The two most obvious risk factors for Adaptive Media are: 1) this is a highly-competitive industry, and the big players are well capitalized; and 2) the Company will need to raise additional money in order to get to scale, which means "dilution."
Summing up, I am a tremendous believer in "Public Venture Capital" investments and will be profiling early-stage opportunities in this future. My PVC picks will all be bringing exciting products to market in industries that have already shown the ability to deliver multi-billion dollar valuations. All of them will have solid, fundamental businesses, strong management teams, and the opportunity to become valuable enterprises in the future. They will all have delivered on their development promises and are nearly at the point of dramatically increasing market share -- precisely the optimal entry point for any investor.
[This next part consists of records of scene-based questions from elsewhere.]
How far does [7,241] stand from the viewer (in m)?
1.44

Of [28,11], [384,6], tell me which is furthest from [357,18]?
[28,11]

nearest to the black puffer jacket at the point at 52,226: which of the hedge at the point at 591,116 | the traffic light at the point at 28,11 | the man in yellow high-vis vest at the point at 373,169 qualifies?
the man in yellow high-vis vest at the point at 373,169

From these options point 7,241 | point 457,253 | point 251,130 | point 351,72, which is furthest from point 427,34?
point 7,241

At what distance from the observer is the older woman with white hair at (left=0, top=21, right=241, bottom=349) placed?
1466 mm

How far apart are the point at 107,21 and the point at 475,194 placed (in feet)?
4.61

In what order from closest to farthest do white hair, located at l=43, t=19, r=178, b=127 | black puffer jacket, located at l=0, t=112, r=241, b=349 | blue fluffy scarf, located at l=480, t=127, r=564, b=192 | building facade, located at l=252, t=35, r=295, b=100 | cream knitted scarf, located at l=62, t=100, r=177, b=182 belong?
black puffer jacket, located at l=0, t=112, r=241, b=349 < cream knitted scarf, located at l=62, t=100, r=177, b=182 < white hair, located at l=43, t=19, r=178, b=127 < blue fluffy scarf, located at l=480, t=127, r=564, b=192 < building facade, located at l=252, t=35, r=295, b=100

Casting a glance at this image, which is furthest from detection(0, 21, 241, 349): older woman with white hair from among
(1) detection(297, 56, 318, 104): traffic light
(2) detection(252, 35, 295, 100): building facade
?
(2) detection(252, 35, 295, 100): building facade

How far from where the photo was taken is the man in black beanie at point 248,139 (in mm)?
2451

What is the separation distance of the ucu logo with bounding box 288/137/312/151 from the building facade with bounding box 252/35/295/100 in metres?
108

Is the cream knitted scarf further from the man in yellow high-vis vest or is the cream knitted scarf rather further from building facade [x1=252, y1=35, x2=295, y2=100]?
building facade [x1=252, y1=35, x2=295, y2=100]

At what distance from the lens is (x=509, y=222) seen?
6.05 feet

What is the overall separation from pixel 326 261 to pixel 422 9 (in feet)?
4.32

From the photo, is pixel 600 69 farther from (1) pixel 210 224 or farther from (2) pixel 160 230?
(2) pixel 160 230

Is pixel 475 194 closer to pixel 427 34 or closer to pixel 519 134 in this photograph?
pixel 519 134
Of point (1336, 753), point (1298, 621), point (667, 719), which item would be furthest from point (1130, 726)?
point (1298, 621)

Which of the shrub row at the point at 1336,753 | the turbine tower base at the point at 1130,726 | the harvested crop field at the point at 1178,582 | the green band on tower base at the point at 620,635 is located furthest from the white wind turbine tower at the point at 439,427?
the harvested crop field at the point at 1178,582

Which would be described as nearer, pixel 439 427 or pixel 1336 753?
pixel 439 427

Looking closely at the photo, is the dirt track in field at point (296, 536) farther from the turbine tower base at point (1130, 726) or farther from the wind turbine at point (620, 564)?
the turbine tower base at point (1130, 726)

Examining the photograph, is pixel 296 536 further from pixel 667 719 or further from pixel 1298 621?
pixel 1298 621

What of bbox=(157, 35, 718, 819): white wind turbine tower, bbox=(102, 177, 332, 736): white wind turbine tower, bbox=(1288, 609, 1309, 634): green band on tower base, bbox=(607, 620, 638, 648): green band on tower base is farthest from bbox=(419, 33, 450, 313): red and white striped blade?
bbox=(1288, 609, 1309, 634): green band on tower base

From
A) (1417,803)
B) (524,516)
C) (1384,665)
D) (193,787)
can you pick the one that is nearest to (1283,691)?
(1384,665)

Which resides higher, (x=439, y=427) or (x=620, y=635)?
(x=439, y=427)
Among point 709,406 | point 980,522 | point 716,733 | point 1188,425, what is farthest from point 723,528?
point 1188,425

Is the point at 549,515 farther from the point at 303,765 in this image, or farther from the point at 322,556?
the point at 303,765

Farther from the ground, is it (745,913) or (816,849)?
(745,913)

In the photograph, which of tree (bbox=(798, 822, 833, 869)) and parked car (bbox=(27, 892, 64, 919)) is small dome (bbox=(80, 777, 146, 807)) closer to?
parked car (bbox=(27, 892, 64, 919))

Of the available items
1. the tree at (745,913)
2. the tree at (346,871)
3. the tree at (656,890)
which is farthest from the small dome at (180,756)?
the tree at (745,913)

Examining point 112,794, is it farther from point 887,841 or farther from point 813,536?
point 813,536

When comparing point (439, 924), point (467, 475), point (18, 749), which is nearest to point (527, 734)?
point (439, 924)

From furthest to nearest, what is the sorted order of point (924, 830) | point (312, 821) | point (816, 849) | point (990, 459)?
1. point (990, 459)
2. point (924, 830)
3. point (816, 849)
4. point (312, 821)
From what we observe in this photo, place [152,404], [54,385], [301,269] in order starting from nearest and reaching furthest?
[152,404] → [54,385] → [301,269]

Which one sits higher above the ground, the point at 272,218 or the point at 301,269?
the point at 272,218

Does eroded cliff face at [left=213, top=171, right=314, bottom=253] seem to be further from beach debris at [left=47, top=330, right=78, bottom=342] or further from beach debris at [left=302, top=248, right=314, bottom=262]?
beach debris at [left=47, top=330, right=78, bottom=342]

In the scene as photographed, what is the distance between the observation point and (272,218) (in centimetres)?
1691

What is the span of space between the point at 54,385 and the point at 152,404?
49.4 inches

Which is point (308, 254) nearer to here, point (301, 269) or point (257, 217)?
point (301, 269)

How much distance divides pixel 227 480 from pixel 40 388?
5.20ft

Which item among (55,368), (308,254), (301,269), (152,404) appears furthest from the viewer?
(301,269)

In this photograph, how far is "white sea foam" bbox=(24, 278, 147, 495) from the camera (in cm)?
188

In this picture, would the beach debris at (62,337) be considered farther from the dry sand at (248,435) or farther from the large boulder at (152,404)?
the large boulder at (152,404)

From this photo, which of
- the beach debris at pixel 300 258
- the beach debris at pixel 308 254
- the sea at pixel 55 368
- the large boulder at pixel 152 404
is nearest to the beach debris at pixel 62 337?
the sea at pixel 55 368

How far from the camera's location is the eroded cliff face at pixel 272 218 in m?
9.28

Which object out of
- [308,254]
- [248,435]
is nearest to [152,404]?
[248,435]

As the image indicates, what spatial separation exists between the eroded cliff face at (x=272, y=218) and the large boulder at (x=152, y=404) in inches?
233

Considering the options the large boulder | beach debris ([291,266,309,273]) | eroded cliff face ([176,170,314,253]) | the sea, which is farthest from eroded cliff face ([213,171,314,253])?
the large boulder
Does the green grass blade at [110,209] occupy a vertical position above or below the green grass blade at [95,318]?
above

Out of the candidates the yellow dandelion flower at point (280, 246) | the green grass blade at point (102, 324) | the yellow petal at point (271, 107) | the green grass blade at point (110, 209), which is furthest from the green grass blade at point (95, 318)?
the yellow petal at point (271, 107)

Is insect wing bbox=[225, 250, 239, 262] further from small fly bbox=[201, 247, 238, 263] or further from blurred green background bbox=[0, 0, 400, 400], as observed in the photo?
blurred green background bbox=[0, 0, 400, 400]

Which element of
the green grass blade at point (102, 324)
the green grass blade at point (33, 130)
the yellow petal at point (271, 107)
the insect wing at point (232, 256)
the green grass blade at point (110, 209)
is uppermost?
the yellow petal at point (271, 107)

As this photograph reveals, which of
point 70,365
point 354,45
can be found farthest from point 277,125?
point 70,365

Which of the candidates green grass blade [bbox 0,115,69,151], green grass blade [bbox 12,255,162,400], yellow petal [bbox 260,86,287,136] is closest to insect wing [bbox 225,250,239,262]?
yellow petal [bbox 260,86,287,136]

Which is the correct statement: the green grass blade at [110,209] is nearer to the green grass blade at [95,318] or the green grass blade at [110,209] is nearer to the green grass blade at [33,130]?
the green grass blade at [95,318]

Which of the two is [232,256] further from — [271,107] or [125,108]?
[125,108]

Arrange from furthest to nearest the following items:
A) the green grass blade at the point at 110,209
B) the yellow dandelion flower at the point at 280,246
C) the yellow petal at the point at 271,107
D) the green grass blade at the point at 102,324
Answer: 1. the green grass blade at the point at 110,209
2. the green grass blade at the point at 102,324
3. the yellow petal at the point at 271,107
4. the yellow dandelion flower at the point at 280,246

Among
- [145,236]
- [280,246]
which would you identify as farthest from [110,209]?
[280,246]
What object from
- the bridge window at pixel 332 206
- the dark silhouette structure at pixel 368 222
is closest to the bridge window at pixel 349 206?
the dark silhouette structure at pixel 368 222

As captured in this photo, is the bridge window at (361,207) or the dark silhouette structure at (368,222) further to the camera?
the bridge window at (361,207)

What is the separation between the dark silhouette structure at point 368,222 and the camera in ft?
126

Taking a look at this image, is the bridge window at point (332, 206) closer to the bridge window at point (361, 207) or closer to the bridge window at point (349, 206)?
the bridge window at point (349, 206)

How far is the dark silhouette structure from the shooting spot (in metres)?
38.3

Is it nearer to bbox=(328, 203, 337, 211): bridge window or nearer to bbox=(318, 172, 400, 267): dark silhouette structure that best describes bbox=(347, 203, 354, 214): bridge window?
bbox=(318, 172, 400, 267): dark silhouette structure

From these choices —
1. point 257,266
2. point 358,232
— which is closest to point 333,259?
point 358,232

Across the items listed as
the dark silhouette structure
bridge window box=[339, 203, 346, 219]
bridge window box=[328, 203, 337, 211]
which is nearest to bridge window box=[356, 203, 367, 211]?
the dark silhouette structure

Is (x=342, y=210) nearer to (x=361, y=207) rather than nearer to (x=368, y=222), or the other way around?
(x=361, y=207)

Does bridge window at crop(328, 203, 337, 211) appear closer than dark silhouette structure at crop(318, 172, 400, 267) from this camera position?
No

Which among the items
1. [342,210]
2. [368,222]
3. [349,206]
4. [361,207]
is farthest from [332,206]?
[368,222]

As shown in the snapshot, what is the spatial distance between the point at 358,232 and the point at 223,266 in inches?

And that's exactly the type of investment that leads to 5x, 10x, and higher returns. In closing, however, I once again want to caution that investing in these types of securities involves significant risk, so please don't invest money that you cannot afford to lose!
Disclosure: I am long ADTM. I wrote this article myself, and it expresses my own opinions. I am not receiving compensation for it. I have no business relationship with any company whose stock is mentioned in this article.